* _EXERCISE BRIEF_
Copy the data below word for word, keeping every line the same.

━━━ GIVEN RECORDS

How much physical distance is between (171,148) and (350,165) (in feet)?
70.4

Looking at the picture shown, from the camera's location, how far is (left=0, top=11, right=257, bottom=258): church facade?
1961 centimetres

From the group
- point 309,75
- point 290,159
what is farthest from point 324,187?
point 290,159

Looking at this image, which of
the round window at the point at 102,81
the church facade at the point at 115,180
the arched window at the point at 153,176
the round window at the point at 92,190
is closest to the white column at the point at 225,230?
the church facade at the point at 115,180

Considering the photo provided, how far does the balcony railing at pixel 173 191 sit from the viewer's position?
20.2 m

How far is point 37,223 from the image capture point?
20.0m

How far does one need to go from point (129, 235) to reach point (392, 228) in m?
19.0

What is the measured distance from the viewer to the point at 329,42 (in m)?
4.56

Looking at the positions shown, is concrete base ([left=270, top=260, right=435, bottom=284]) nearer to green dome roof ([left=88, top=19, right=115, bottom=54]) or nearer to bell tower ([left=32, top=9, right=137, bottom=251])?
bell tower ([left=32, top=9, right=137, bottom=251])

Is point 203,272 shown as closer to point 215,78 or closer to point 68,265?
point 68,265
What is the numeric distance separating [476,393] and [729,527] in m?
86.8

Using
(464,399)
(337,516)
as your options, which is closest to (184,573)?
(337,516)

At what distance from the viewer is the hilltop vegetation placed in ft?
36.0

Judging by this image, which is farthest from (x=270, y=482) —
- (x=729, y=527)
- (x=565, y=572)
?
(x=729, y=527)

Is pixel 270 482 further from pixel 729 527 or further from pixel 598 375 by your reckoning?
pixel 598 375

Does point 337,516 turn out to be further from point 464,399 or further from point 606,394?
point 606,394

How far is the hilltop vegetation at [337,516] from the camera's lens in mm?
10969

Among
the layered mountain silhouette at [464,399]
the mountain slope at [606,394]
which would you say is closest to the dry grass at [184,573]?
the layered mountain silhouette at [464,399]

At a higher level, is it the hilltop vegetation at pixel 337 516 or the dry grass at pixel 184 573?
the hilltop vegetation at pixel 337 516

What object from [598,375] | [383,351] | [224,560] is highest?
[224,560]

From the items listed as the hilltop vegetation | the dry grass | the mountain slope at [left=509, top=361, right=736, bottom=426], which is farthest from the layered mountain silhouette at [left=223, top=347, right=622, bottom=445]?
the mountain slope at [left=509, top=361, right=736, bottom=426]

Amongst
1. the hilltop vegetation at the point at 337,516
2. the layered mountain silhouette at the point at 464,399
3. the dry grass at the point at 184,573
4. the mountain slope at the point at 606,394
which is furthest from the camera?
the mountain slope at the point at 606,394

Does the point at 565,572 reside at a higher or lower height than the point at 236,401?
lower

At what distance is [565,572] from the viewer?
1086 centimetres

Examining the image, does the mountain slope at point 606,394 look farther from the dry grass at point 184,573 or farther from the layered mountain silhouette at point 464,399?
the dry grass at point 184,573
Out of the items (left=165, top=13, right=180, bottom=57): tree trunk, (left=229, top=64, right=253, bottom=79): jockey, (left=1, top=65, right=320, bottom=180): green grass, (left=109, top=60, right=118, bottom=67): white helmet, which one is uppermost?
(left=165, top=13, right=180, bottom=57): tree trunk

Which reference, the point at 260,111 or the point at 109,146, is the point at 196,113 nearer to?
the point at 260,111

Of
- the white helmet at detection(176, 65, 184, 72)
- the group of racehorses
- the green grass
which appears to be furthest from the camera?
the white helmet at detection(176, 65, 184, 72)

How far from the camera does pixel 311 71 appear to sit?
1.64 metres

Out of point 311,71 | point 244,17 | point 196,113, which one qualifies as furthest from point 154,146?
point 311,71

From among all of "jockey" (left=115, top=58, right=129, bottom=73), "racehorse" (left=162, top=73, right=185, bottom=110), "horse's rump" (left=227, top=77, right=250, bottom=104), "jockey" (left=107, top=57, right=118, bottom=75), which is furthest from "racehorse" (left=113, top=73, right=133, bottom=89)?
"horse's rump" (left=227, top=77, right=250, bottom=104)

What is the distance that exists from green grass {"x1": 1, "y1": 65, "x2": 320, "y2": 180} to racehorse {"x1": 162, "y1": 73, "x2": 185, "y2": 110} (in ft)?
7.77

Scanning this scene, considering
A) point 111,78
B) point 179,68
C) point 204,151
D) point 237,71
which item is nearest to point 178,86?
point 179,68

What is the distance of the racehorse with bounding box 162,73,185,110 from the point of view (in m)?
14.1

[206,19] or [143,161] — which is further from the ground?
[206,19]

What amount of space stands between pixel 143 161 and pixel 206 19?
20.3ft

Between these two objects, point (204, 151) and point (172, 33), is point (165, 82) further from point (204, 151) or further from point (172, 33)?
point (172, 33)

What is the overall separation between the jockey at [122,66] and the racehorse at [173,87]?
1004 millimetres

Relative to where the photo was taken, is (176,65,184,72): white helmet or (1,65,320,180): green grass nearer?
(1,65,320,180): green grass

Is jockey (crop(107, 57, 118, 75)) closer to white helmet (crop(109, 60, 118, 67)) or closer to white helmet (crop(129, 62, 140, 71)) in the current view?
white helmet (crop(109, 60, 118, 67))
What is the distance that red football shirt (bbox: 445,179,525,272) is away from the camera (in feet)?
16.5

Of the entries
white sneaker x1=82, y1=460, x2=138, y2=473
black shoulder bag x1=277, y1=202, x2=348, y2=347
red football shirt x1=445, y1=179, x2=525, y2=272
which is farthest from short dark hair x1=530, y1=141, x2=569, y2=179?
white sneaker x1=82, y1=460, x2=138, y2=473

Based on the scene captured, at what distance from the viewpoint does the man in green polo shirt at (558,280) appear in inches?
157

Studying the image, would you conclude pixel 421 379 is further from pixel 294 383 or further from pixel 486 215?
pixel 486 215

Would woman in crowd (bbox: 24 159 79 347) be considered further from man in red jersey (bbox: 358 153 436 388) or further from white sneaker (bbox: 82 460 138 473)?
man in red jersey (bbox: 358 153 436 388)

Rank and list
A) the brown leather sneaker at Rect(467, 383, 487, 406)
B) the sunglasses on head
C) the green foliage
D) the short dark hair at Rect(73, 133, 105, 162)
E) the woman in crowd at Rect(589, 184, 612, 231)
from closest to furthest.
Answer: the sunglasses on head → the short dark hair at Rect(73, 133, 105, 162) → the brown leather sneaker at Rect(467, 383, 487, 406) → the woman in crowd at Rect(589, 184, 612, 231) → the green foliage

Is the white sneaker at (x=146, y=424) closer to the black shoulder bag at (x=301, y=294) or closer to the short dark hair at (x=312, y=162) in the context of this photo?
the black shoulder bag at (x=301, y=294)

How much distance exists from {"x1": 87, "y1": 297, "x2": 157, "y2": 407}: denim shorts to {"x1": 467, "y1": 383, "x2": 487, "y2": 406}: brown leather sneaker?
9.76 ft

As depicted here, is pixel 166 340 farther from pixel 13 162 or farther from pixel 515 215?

━━━━━━

* _EXERCISE RESULT_
How much physical distance is between (171,148) and (350,165) (in feet)?
70.4

Looking at the picture shown, from the camera's location, how far is (left=0, top=11, right=257, bottom=258): church facade?
1961 centimetres

From the group
- point 309,75
- point 290,159
what is farthest from point 324,187?
point 290,159

Looking at this image, which of
the round window at the point at 102,81
the church facade at the point at 115,180
the arched window at the point at 153,176
the round window at the point at 92,190
is closest to the white column at the point at 225,230?
the church facade at the point at 115,180

Considering the photo provided, how far does the balcony railing at pixel 173 191 sit from the viewer's position?
20.2 m

How far is point 37,223 from the image capture point?
20.0m

How far does one need to go from point (129, 235) to reach point (392, 228) in m?
19.0

What is the measured distance from the viewer to the point at 329,42 (in m)?
4.56

Looking at the positions shown, is concrete base ([left=270, top=260, right=435, bottom=284]) nearer to green dome roof ([left=88, top=19, right=115, bottom=54]) or nearer to bell tower ([left=32, top=9, right=137, bottom=251])?
bell tower ([left=32, top=9, right=137, bottom=251])

Is point 203,272 shown as closer to point 215,78 or closer to point 68,265?
point 68,265
What is the numeric distance separating [476,393] and [729,527] in m?
86.8

Using
(464,399)
(337,516)
as your options, which is closest to (184,573)?
(337,516)

At what distance from the viewer is the hilltop vegetation placed in ft?
36.0

Judging by this image, which is farthest from (x=270, y=482) —
- (x=729, y=527)
- (x=565, y=572)
?
(x=729, y=527)

Is pixel 270 482 further from pixel 729 527 or further from pixel 598 375 by your reckoning?
pixel 598 375

Does point 337,516 turn out to be further from point 464,399 or further from point 606,394?
point 606,394

How far is the hilltop vegetation at [337,516] from the camera's lens in mm?
10969

Among
the layered mountain silhouette at [464,399]
the mountain slope at [606,394]
which would you say is closest to the dry grass at [184,573]?
the layered mountain silhouette at [464,399]

At a higher level, is it the hilltop vegetation at pixel 337 516 or the dry grass at pixel 184 573?
the hilltop vegetation at pixel 337 516

What object from [598,375] | [383,351] | [224,560] is highest?
[224,560]

From the items listed as the hilltop vegetation | the dry grass | the mountain slope at [left=509, top=361, right=736, bottom=426], which is farthest from the layered mountain silhouette at [left=223, top=347, right=622, bottom=445]?
the mountain slope at [left=509, top=361, right=736, bottom=426]

Amongst
1. the hilltop vegetation at the point at 337,516
2. the layered mountain silhouette at the point at 464,399
3. the dry grass at the point at 184,573
4. the mountain slope at the point at 606,394
which is furthest from the camera?
the mountain slope at the point at 606,394

Does the point at 565,572 reside at a higher or lower height than the point at 236,401?
lower

At what distance is [565,572] from the viewer?
1086 centimetres

Examining the image, does the mountain slope at point 606,394 look farther from the dry grass at point 184,573 or farther from the layered mountain silhouette at point 464,399?
the dry grass at point 184,573
Out of the items (left=165, top=13, right=180, bottom=57): tree trunk, (left=229, top=64, right=253, bottom=79): jockey, (left=1, top=65, right=320, bottom=180): green grass, (left=109, top=60, right=118, bottom=67): white helmet, which one is uppermost?
(left=165, top=13, right=180, bottom=57): tree trunk

Which reference, the point at 260,111 or the point at 109,146, is the point at 196,113 nearer to?
the point at 260,111

Of
- the white helmet at detection(176, 65, 184, 72)
- the group of racehorses
- the green grass
which appears to be furthest from the camera?
the white helmet at detection(176, 65, 184, 72)

How far from the camera does pixel 311 71 appear to sit?
1.64 metres

Out of point 311,71 | point 244,17 | point 196,113, which one qualifies as furthest from point 154,146?
point 311,71

From among all of "jockey" (left=115, top=58, right=129, bottom=73), "racehorse" (left=162, top=73, right=185, bottom=110), "horse's rump" (left=227, top=77, right=250, bottom=104), "jockey" (left=107, top=57, right=118, bottom=75), which is furthest from "racehorse" (left=113, top=73, right=133, bottom=89)?
"horse's rump" (left=227, top=77, right=250, bottom=104)

What is the distance that exists from green grass {"x1": 1, "y1": 65, "x2": 320, "y2": 180} to racehorse {"x1": 162, "y1": 73, "x2": 185, "y2": 110} (in ft)?
7.77

Scanning this scene, considering
A) point 111,78
B) point 179,68
C) point 204,151
D) point 237,71
which item is nearest to point 178,86?
point 179,68

What is the distance of the racehorse with bounding box 162,73,185,110 from the point of view (in m)?
14.1

[206,19] or [143,161] — which is further from the ground?
[206,19]

What amount of space stands between pixel 143 161 and pixel 206 19?
20.3ft

Between these two objects, point (204, 151) and point (172, 33), is point (165, 82) further from point (204, 151) or further from point (172, 33)?
point (172, 33)

What is the overall separation between the jockey at [122,66] and the racehorse at [173,87]?
1004 millimetres

Relative to where the photo was taken, is (176,65,184,72): white helmet or (1,65,320,180): green grass nearer?
(1,65,320,180): green grass

Is jockey (crop(107, 57, 118, 75)) closer to white helmet (crop(109, 60, 118, 67)) or closer to white helmet (crop(129, 62, 140, 71)) in the current view?
white helmet (crop(109, 60, 118, 67))
What is the distance that red football shirt (bbox: 445,179,525,272) is away from the camera (in feet)?
16.5

Of the entries
white sneaker x1=82, y1=460, x2=138, y2=473
black shoulder bag x1=277, y1=202, x2=348, y2=347
red football shirt x1=445, y1=179, x2=525, y2=272
which is farthest from short dark hair x1=530, y1=141, x2=569, y2=179?
white sneaker x1=82, y1=460, x2=138, y2=473

Based on the scene captured, at what distance from the viewpoint does the man in green polo shirt at (558,280) appear in inches?
157

Studying the image, would you conclude pixel 421 379 is further from pixel 294 383 or further from pixel 486 215?
pixel 486 215

Would woman in crowd (bbox: 24 159 79 347) be considered further from man in red jersey (bbox: 358 153 436 388) or further from white sneaker (bbox: 82 460 138 473)?
man in red jersey (bbox: 358 153 436 388)

Rank and list
A) the brown leather sneaker at Rect(467, 383, 487, 406)
B) the sunglasses on head
C) the green foliage
D) the short dark hair at Rect(73, 133, 105, 162)
E) the woman in crowd at Rect(589, 184, 612, 231)
from closest to furthest.
Answer: the sunglasses on head → the short dark hair at Rect(73, 133, 105, 162) → the brown leather sneaker at Rect(467, 383, 487, 406) → the woman in crowd at Rect(589, 184, 612, 231) → the green foliage

Is the white sneaker at (x=146, y=424) closer to the black shoulder bag at (x=301, y=294) or closer to the short dark hair at (x=312, y=162) in the context of this photo?
the black shoulder bag at (x=301, y=294)

How much distance exists from {"x1": 87, "y1": 297, "x2": 157, "y2": 407}: denim shorts to {"x1": 467, "y1": 383, "x2": 487, "y2": 406}: brown leather sneaker?
9.76 ft

As depicted here, is pixel 166 340 farther from pixel 13 162 or farther from pixel 515 215?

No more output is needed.